Tengo un circuito con el 555, como se ve en la imagen este circuito tiene un led que tiene igual tiempo de encendido como de apagado y tiene una onda cuadrada de salida


quisiera saber si ahy alguna forma de que esta onda se vuelva triangular con 1 o 2 transistores, condensadores y resistnecias, esto sin que se nodifique demasiado la forma basica del circuito, e estado intentando con un diodo, transistor BC548 y un filto en la salida peor lo obtenido fue una especie d eonda acerrada, agradeseria las opiniones. gracias.


----------



## cosmefulanito04 (Sep 8, 2010)

Deberias hacer un integrador, y como sugerencia con un ancho de banda 5 veces las frecuencia de tu señal, para agarrar al menos 5 armonicos.

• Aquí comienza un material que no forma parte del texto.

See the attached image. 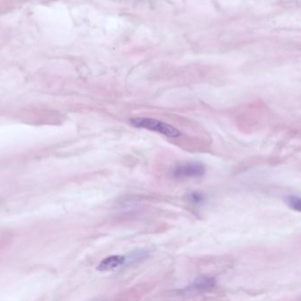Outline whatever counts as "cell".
I'll list each match as a JSON object with an SVG mask.
<instances>
[{"instance_id":"obj_3","label":"cell","mask_w":301,"mask_h":301,"mask_svg":"<svg viewBox=\"0 0 301 301\" xmlns=\"http://www.w3.org/2000/svg\"><path fill=\"white\" fill-rule=\"evenodd\" d=\"M127 258L122 255H111L107 258L102 260L101 263L99 264L98 269L100 271H110L113 270L115 268L122 266L126 263Z\"/></svg>"},{"instance_id":"obj_4","label":"cell","mask_w":301,"mask_h":301,"mask_svg":"<svg viewBox=\"0 0 301 301\" xmlns=\"http://www.w3.org/2000/svg\"><path fill=\"white\" fill-rule=\"evenodd\" d=\"M216 285V280L212 277H200L188 287L191 291H205Z\"/></svg>"},{"instance_id":"obj_6","label":"cell","mask_w":301,"mask_h":301,"mask_svg":"<svg viewBox=\"0 0 301 301\" xmlns=\"http://www.w3.org/2000/svg\"><path fill=\"white\" fill-rule=\"evenodd\" d=\"M188 201L194 204H200L202 203L204 201H205V196L199 193H192L190 195H188Z\"/></svg>"},{"instance_id":"obj_5","label":"cell","mask_w":301,"mask_h":301,"mask_svg":"<svg viewBox=\"0 0 301 301\" xmlns=\"http://www.w3.org/2000/svg\"><path fill=\"white\" fill-rule=\"evenodd\" d=\"M301 199L295 195L288 196L286 199V203L288 204L291 208L297 211H301Z\"/></svg>"},{"instance_id":"obj_2","label":"cell","mask_w":301,"mask_h":301,"mask_svg":"<svg viewBox=\"0 0 301 301\" xmlns=\"http://www.w3.org/2000/svg\"><path fill=\"white\" fill-rule=\"evenodd\" d=\"M205 171V167L199 162H187L176 166L172 173L176 178H200Z\"/></svg>"},{"instance_id":"obj_1","label":"cell","mask_w":301,"mask_h":301,"mask_svg":"<svg viewBox=\"0 0 301 301\" xmlns=\"http://www.w3.org/2000/svg\"><path fill=\"white\" fill-rule=\"evenodd\" d=\"M130 124L134 128H143L149 131L157 132L170 138H178L182 135V133L177 128L156 119L134 118L130 119Z\"/></svg>"}]
</instances>
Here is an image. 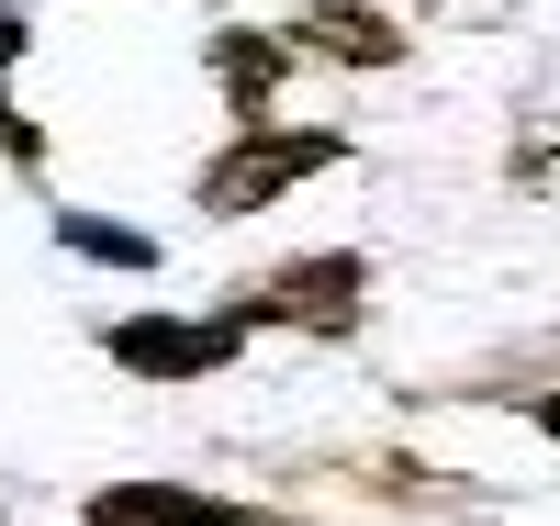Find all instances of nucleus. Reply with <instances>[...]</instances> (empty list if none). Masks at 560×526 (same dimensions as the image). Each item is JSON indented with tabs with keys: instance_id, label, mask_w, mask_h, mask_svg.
Returning a JSON list of instances; mask_svg holds the SVG:
<instances>
[{
	"instance_id": "obj_4",
	"label": "nucleus",
	"mask_w": 560,
	"mask_h": 526,
	"mask_svg": "<svg viewBox=\"0 0 560 526\" xmlns=\"http://www.w3.org/2000/svg\"><path fill=\"white\" fill-rule=\"evenodd\" d=\"M292 57H325V68H393L404 57V23L370 12V0H314L292 23Z\"/></svg>"
},
{
	"instance_id": "obj_8",
	"label": "nucleus",
	"mask_w": 560,
	"mask_h": 526,
	"mask_svg": "<svg viewBox=\"0 0 560 526\" xmlns=\"http://www.w3.org/2000/svg\"><path fill=\"white\" fill-rule=\"evenodd\" d=\"M516 179H527V190H549V179H560V124H538V147L516 157Z\"/></svg>"
},
{
	"instance_id": "obj_1",
	"label": "nucleus",
	"mask_w": 560,
	"mask_h": 526,
	"mask_svg": "<svg viewBox=\"0 0 560 526\" xmlns=\"http://www.w3.org/2000/svg\"><path fill=\"white\" fill-rule=\"evenodd\" d=\"M337 157H348V135H337V124H258V135H236V147L202 168V213H213V224L269 213L280 190H303L314 168H337Z\"/></svg>"
},
{
	"instance_id": "obj_6",
	"label": "nucleus",
	"mask_w": 560,
	"mask_h": 526,
	"mask_svg": "<svg viewBox=\"0 0 560 526\" xmlns=\"http://www.w3.org/2000/svg\"><path fill=\"white\" fill-rule=\"evenodd\" d=\"M280 79H292V34H247V23L213 34V90H224L236 113H258Z\"/></svg>"
},
{
	"instance_id": "obj_2",
	"label": "nucleus",
	"mask_w": 560,
	"mask_h": 526,
	"mask_svg": "<svg viewBox=\"0 0 560 526\" xmlns=\"http://www.w3.org/2000/svg\"><path fill=\"white\" fill-rule=\"evenodd\" d=\"M359 292H370V269H359L348 247H314V258H292V269H269L258 292H236V314H247V325H303V337H348V325H359Z\"/></svg>"
},
{
	"instance_id": "obj_9",
	"label": "nucleus",
	"mask_w": 560,
	"mask_h": 526,
	"mask_svg": "<svg viewBox=\"0 0 560 526\" xmlns=\"http://www.w3.org/2000/svg\"><path fill=\"white\" fill-rule=\"evenodd\" d=\"M0 157H12V168H34V157H45V135H34L12 102H0Z\"/></svg>"
},
{
	"instance_id": "obj_7",
	"label": "nucleus",
	"mask_w": 560,
	"mask_h": 526,
	"mask_svg": "<svg viewBox=\"0 0 560 526\" xmlns=\"http://www.w3.org/2000/svg\"><path fill=\"white\" fill-rule=\"evenodd\" d=\"M57 235H68L79 258H102V269H158V235H135L113 213H57Z\"/></svg>"
},
{
	"instance_id": "obj_10",
	"label": "nucleus",
	"mask_w": 560,
	"mask_h": 526,
	"mask_svg": "<svg viewBox=\"0 0 560 526\" xmlns=\"http://www.w3.org/2000/svg\"><path fill=\"white\" fill-rule=\"evenodd\" d=\"M23 45H34V34H23V23H12V12H0V68H12V57H23Z\"/></svg>"
},
{
	"instance_id": "obj_5",
	"label": "nucleus",
	"mask_w": 560,
	"mask_h": 526,
	"mask_svg": "<svg viewBox=\"0 0 560 526\" xmlns=\"http://www.w3.org/2000/svg\"><path fill=\"white\" fill-rule=\"evenodd\" d=\"M90 526H269V504H224V493H179V482H113V493H90Z\"/></svg>"
},
{
	"instance_id": "obj_3",
	"label": "nucleus",
	"mask_w": 560,
	"mask_h": 526,
	"mask_svg": "<svg viewBox=\"0 0 560 526\" xmlns=\"http://www.w3.org/2000/svg\"><path fill=\"white\" fill-rule=\"evenodd\" d=\"M247 337H258V325L224 303V314H202V325H179V314H124L102 348H113L124 370H147V381H202V370H224V359H236Z\"/></svg>"
},
{
	"instance_id": "obj_11",
	"label": "nucleus",
	"mask_w": 560,
	"mask_h": 526,
	"mask_svg": "<svg viewBox=\"0 0 560 526\" xmlns=\"http://www.w3.org/2000/svg\"><path fill=\"white\" fill-rule=\"evenodd\" d=\"M538 425H549V437H560V393H538Z\"/></svg>"
}]
</instances>
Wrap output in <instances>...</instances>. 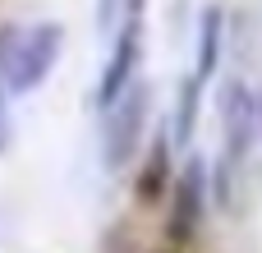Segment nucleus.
<instances>
[{
	"instance_id": "9",
	"label": "nucleus",
	"mask_w": 262,
	"mask_h": 253,
	"mask_svg": "<svg viewBox=\"0 0 262 253\" xmlns=\"http://www.w3.org/2000/svg\"><path fill=\"white\" fill-rule=\"evenodd\" d=\"M5 92H9V88H5V78H0V152L9 147V111H5Z\"/></svg>"
},
{
	"instance_id": "8",
	"label": "nucleus",
	"mask_w": 262,
	"mask_h": 253,
	"mask_svg": "<svg viewBox=\"0 0 262 253\" xmlns=\"http://www.w3.org/2000/svg\"><path fill=\"white\" fill-rule=\"evenodd\" d=\"M198 97H203V78H198V74H189V78L180 83V106H175V138H180V143H189V138H193Z\"/></svg>"
},
{
	"instance_id": "5",
	"label": "nucleus",
	"mask_w": 262,
	"mask_h": 253,
	"mask_svg": "<svg viewBox=\"0 0 262 253\" xmlns=\"http://www.w3.org/2000/svg\"><path fill=\"white\" fill-rule=\"evenodd\" d=\"M221 120H226V157L239 161L244 147L253 143V97L244 83H226V101H221Z\"/></svg>"
},
{
	"instance_id": "2",
	"label": "nucleus",
	"mask_w": 262,
	"mask_h": 253,
	"mask_svg": "<svg viewBox=\"0 0 262 253\" xmlns=\"http://www.w3.org/2000/svg\"><path fill=\"white\" fill-rule=\"evenodd\" d=\"M152 111V88L147 83H129L111 106H106V138H101V157L111 171L129 166V157L143 143V124Z\"/></svg>"
},
{
	"instance_id": "6",
	"label": "nucleus",
	"mask_w": 262,
	"mask_h": 253,
	"mask_svg": "<svg viewBox=\"0 0 262 253\" xmlns=\"http://www.w3.org/2000/svg\"><path fill=\"white\" fill-rule=\"evenodd\" d=\"M170 138L161 134L157 143H152V152H147V166H143V175L134 180V194H138V203H157L161 198V189L170 184Z\"/></svg>"
},
{
	"instance_id": "1",
	"label": "nucleus",
	"mask_w": 262,
	"mask_h": 253,
	"mask_svg": "<svg viewBox=\"0 0 262 253\" xmlns=\"http://www.w3.org/2000/svg\"><path fill=\"white\" fill-rule=\"evenodd\" d=\"M64 46V28L60 23H37V28H18L5 23L0 28V78L9 92H32L46 83L55 55Z\"/></svg>"
},
{
	"instance_id": "7",
	"label": "nucleus",
	"mask_w": 262,
	"mask_h": 253,
	"mask_svg": "<svg viewBox=\"0 0 262 253\" xmlns=\"http://www.w3.org/2000/svg\"><path fill=\"white\" fill-rule=\"evenodd\" d=\"M221 9L216 5H207L203 9V28H198V65H193V74L207 83L212 74H216V60H221Z\"/></svg>"
},
{
	"instance_id": "3",
	"label": "nucleus",
	"mask_w": 262,
	"mask_h": 253,
	"mask_svg": "<svg viewBox=\"0 0 262 253\" xmlns=\"http://www.w3.org/2000/svg\"><path fill=\"white\" fill-rule=\"evenodd\" d=\"M143 18H147L143 0H129L124 14H120V23H115V51H111V65H106V74H101V83H97L101 111L134 83V69L143 65Z\"/></svg>"
},
{
	"instance_id": "10",
	"label": "nucleus",
	"mask_w": 262,
	"mask_h": 253,
	"mask_svg": "<svg viewBox=\"0 0 262 253\" xmlns=\"http://www.w3.org/2000/svg\"><path fill=\"white\" fill-rule=\"evenodd\" d=\"M115 5H120V0H101V9H97V23H101V32L115 23Z\"/></svg>"
},
{
	"instance_id": "4",
	"label": "nucleus",
	"mask_w": 262,
	"mask_h": 253,
	"mask_svg": "<svg viewBox=\"0 0 262 253\" xmlns=\"http://www.w3.org/2000/svg\"><path fill=\"white\" fill-rule=\"evenodd\" d=\"M203 212H207V166L203 157H189L184 171L175 175V198H170V221H166V235L189 244L203 226Z\"/></svg>"
}]
</instances>
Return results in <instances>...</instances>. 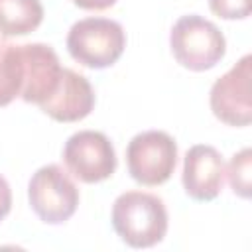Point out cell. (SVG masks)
I'll return each mask as SVG.
<instances>
[{
    "label": "cell",
    "mask_w": 252,
    "mask_h": 252,
    "mask_svg": "<svg viewBox=\"0 0 252 252\" xmlns=\"http://www.w3.org/2000/svg\"><path fill=\"white\" fill-rule=\"evenodd\" d=\"M112 226L132 248H150L167 232V209L163 201L146 191H126L112 205Z\"/></svg>",
    "instance_id": "1"
},
{
    "label": "cell",
    "mask_w": 252,
    "mask_h": 252,
    "mask_svg": "<svg viewBox=\"0 0 252 252\" xmlns=\"http://www.w3.org/2000/svg\"><path fill=\"white\" fill-rule=\"evenodd\" d=\"M209 8L222 20H244L250 16V0H209Z\"/></svg>",
    "instance_id": "14"
},
{
    "label": "cell",
    "mask_w": 252,
    "mask_h": 252,
    "mask_svg": "<svg viewBox=\"0 0 252 252\" xmlns=\"http://www.w3.org/2000/svg\"><path fill=\"white\" fill-rule=\"evenodd\" d=\"M250 165H252V150L242 148L238 154L232 156L226 167L228 183L234 191V195L248 199L250 197Z\"/></svg>",
    "instance_id": "13"
},
{
    "label": "cell",
    "mask_w": 252,
    "mask_h": 252,
    "mask_svg": "<svg viewBox=\"0 0 252 252\" xmlns=\"http://www.w3.org/2000/svg\"><path fill=\"white\" fill-rule=\"evenodd\" d=\"M63 161L79 181L98 183L108 179L116 169L112 142L96 130H79L67 138Z\"/></svg>",
    "instance_id": "6"
},
{
    "label": "cell",
    "mask_w": 252,
    "mask_h": 252,
    "mask_svg": "<svg viewBox=\"0 0 252 252\" xmlns=\"http://www.w3.org/2000/svg\"><path fill=\"white\" fill-rule=\"evenodd\" d=\"M130 177L146 187L165 183L175 171L177 144L163 130H146L136 134L126 148Z\"/></svg>",
    "instance_id": "5"
},
{
    "label": "cell",
    "mask_w": 252,
    "mask_h": 252,
    "mask_svg": "<svg viewBox=\"0 0 252 252\" xmlns=\"http://www.w3.org/2000/svg\"><path fill=\"white\" fill-rule=\"evenodd\" d=\"M169 47L175 61L189 71L213 69L226 53V39L222 32L197 14L181 16L169 33Z\"/></svg>",
    "instance_id": "2"
},
{
    "label": "cell",
    "mask_w": 252,
    "mask_h": 252,
    "mask_svg": "<svg viewBox=\"0 0 252 252\" xmlns=\"http://www.w3.org/2000/svg\"><path fill=\"white\" fill-rule=\"evenodd\" d=\"M10 209H12V189L4 179V175H0V220L8 217Z\"/></svg>",
    "instance_id": "15"
},
{
    "label": "cell",
    "mask_w": 252,
    "mask_h": 252,
    "mask_svg": "<svg viewBox=\"0 0 252 252\" xmlns=\"http://www.w3.org/2000/svg\"><path fill=\"white\" fill-rule=\"evenodd\" d=\"M43 20L39 0H0V35H26Z\"/></svg>",
    "instance_id": "11"
},
{
    "label": "cell",
    "mask_w": 252,
    "mask_h": 252,
    "mask_svg": "<svg viewBox=\"0 0 252 252\" xmlns=\"http://www.w3.org/2000/svg\"><path fill=\"white\" fill-rule=\"evenodd\" d=\"M28 199L39 220L45 224H63L77 211L79 189L61 165L49 163L32 175L28 183Z\"/></svg>",
    "instance_id": "4"
},
{
    "label": "cell",
    "mask_w": 252,
    "mask_h": 252,
    "mask_svg": "<svg viewBox=\"0 0 252 252\" xmlns=\"http://www.w3.org/2000/svg\"><path fill=\"white\" fill-rule=\"evenodd\" d=\"M224 179V161L217 148L209 144L191 146L183 158V189L195 201L219 197Z\"/></svg>",
    "instance_id": "8"
},
{
    "label": "cell",
    "mask_w": 252,
    "mask_h": 252,
    "mask_svg": "<svg viewBox=\"0 0 252 252\" xmlns=\"http://www.w3.org/2000/svg\"><path fill=\"white\" fill-rule=\"evenodd\" d=\"M124 47L126 33L122 26L108 18L79 20L67 33L69 55L89 69H104L114 65Z\"/></svg>",
    "instance_id": "3"
},
{
    "label": "cell",
    "mask_w": 252,
    "mask_h": 252,
    "mask_svg": "<svg viewBox=\"0 0 252 252\" xmlns=\"http://www.w3.org/2000/svg\"><path fill=\"white\" fill-rule=\"evenodd\" d=\"M94 106V91L87 77L63 67L57 91L39 108L57 122H79L91 114Z\"/></svg>",
    "instance_id": "10"
},
{
    "label": "cell",
    "mask_w": 252,
    "mask_h": 252,
    "mask_svg": "<svg viewBox=\"0 0 252 252\" xmlns=\"http://www.w3.org/2000/svg\"><path fill=\"white\" fill-rule=\"evenodd\" d=\"M73 2L83 10H106L116 4V0H73Z\"/></svg>",
    "instance_id": "16"
},
{
    "label": "cell",
    "mask_w": 252,
    "mask_h": 252,
    "mask_svg": "<svg viewBox=\"0 0 252 252\" xmlns=\"http://www.w3.org/2000/svg\"><path fill=\"white\" fill-rule=\"evenodd\" d=\"M22 85H24L22 45L0 39V106H6L16 96H20Z\"/></svg>",
    "instance_id": "12"
},
{
    "label": "cell",
    "mask_w": 252,
    "mask_h": 252,
    "mask_svg": "<svg viewBox=\"0 0 252 252\" xmlns=\"http://www.w3.org/2000/svg\"><path fill=\"white\" fill-rule=\"evenodd\" d=\"M252 57L244 55L211 87L209 102L213 114L228 126H248L252 120L250 100Z\"/></svg>",
    "instance_id": "7"
},
{
    "label": "cell",
    "mask_w": 252,
    "mask_h": 252,
    "mask_svg": "<svg viewBox=\"0 0 252 252\" xmlns=\"http://www.w3.org/2000/svg\"><path fill=\"white\" fill-rule=\"evenodd\" d=\"M24 85L20 96L30 104H43L59 87L63 67L53 47L45 43H24Z\"/></svg>",
    "instance_id": "9"
}]
</instances>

Integrador usando operacionales:







Integrador pasivo:


----------



## Fogonazo (Sep 9, 2010)

Mira esto

Ver el archivo adjunto 5725


----------



## alexissiancas (Sep 9, 2010)

e intentado con este ultimo circuito quitando los componentes que estan de mas para solo tener la triangular, le coloco su led y todo, pero no logro controlar el tiempo de encendido y apagado, comienza a oscilar rapidamente y no puedo controlarlo, dems si jeugo demasiado con los valores y la posicion de los componentes esta onda deja de ser triangular . . . alguna opinion??? . . . u.U


----------



## cosmefulanito04 (Sep 9, 2010)

De lo que puso Fogonazo, fijate que pone un capacitor ni bien sale del 555, eso tenelo muy en cuenta ya que elimina la continua de tu señal, con lo cual a la salida del mismo tenes una señal rectangular sin continua, es decir:

Salida del 555 ---> varia entre 0 y 5v ---> Capacitor ---> -2,5 y 2,5v

Entonces, si estas trabajando con un led tene en cuente primero cual es la tension inversa maxima que se banca, despues polarizalo pensando que tenes 2,5v maximo.


----------



## Mandrake (Sep 9, 2010)

alexissiancas dijo:


> . . . dems si jeugo demasiado con los valores y la posicion de los componentes esta onda deja de ser triangular . . . alguna opinion??? . . . u.U



Ese circuito fue diseñado para funcionar a una frecuencia fija. Si quieres cambiarle la frecuencia, tienes que rediseñar todo.


----------